:: Tâche courte 1 ::
D'après l'entretien sur la politique familiale hongroise, quel taux d'enfants par couple serait idéal pour que la société reste stable ?
:: Tâche courte 2 ::
Citez l'entretien sur la politique familiale hongroise à partir de « Frantz Toussaint » et jusqu'à « intérêt financier ? ».

:: Passage retenu ::

· · · · ·

S.E. Georges Habsbourg-Lorraine
Non, je pense que le soutien est bien là, ou en tout cas celui d’une grande majorité. Le gouvernement a beaucoup travaillé à donner une situation économique favorable aux familles et à les convaincre qu’il était possible de gérer une famille en Hongrie sans y perdre ; ailleurs, dans d’autres pays en effet, les gens craignent malheureusement souvent de perdre leur temps et leur argent en ayant des enfants. Or la Hongrie a montré qu’on pouvait tout mener de front, qu’un père pouvait s’engager auprès de son enfant tout autant qu’une mère, qu’ils pouvaient donc collaborer, prendre un congé maternité/paternité tout en gardant leur travail ; bref on a prouvé que les familles avec enfants pouvaient tout autant conserver une aisance financière et une bonne qualité de vie. Pour cette raison je pense que nous sommes parvenus à trouver un bon équilibre pour les familles, même si encore une fois nous sommes loin d’atteindre le taux de 2,2 enfants par couple, ce qui serait idéal pour que la société reste stable. On en est loin, mais je pense que nous avons montré qu’il était tout à fait possible de mener une politique familiale susceptible d’apporter cette sécurité dont les familles ont besoin pour donner la vie à des enfants. C’est pourquoi j’espère que notre exemple sera suivi par d’autres pays.
Frantz Toussaint
Merci, Excellence. Dans la mesure où la conjugalité est la base de la famille, j’aurais voulu savoir si l’Etat avait mis en place des politiques de soutien au couple. Comme vous l’avez dit dans votre propos, et comme cela a été inscrit dans votre Constitution, vous avez défini la famille comme étant constituée d’un père, d’une mère, et d’enfants. Alors quelle est votre politique de soutien à la conjugalité pour qu’elle soit stable, durable, et qu’elle puisse porter des fruits, au-delà du fait que les enfants peuvent être une monnaie ou relever d’un intérêt financier ?
S.E. Georges Habsbourg-Lorraine
Quand on pense à ce que signifie avoir des enfants, on envisage probablement au départ l’enjeu financier qui n’est pas négligeable. Quand les enfants sont là, ils deviennent plus importants que tout ; c’est ce que l’on a constaté avec beaucoup de familles. C’est pourquoi le premier pas est le plus important, et il ne doit pas être empêché par la peur d’avoir des enfants. La mise en place d’une politique familiale rassurante du point de vue des finances et de l’emploi était donc nécessaire. Quand les familles ont des enfants, l’Etat est là pour les aider. Je pense, même si malheureusement je n’ai pas les chiffres avec moi, que le fait que le taux de divorce ait beaucoup diminué en Hongrie montre que cette politique a aussi contribué à aider les couples à rester mariés. D’un côté, il est en effet très important de montrer la nécessité de la famille comme base de la société, comme structure de maintien de la société, de sa stabilité. Mais cela n’enlève pas les préoccupations du quotidien, comme celle de nourrir sa famille en période d’inflation, celle de l’avenir incertain, etc. Alors, d’un côté il s’agit pour la politique de montrer l’importance de la famille, mais de l’autre, qu’il est possible d’avoir une famille durable dans de bonnes conditions, qu’on peut envisager d’avoir des enfants sans trop craindre le futur. Or je pense que nous avons plus ou moins réussi ce défi en Hongrie.

· · · · ·

:: Données fournies ::
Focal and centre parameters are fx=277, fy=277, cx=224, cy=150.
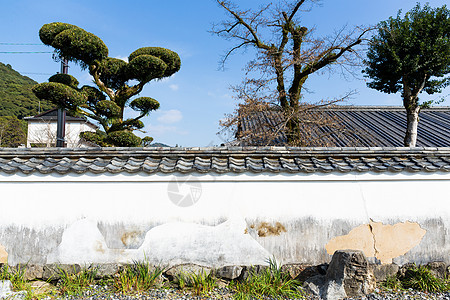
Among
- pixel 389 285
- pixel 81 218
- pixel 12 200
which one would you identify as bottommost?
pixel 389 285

· · · · ·

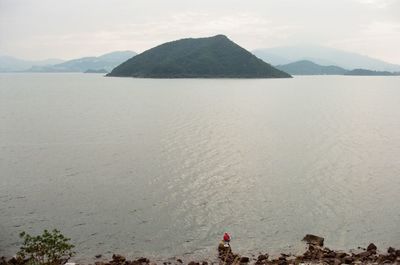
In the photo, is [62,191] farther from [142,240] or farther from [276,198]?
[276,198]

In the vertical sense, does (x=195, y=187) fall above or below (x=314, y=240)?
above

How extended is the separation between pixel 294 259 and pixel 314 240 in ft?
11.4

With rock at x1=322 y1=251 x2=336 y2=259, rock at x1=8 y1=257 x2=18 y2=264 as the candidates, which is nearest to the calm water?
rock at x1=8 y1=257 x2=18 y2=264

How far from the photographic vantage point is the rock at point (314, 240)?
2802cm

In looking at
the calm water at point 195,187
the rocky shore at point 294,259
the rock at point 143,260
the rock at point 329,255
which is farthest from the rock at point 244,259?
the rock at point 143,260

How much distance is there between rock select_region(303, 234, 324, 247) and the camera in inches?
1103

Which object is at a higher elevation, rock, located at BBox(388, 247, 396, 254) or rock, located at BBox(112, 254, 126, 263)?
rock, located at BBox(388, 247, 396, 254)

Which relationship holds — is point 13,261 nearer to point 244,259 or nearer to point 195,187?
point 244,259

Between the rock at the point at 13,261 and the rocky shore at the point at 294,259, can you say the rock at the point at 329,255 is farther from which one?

· · · · ·

:: Résultat attendu 1 ::
Un taux de 2,2 enfants par couple.

:: Résultat attendu 2 ::
Frantz Toussaint
Merci, Excellence. Dans la mesure où la conjugalité est la base de la famille, j’aurais voulu savoir si l’Etat avait mis en place des politiques de soutien au couple. Comme vous l’avez dit dans votre propos, et comme cela a été inscrit dans votre Constitution, vous avez défini la famille comme étant constituée d’un père, d’une mère, et d’enfants. Alors quelle est votre politique de soutien à la conjugalité pour qu’elle soit stable, durable, et qu’elle puisse porter des fruits, au-delà du fait que les enfants peuvent être une monnaie ou relever d’un intérêt financier ?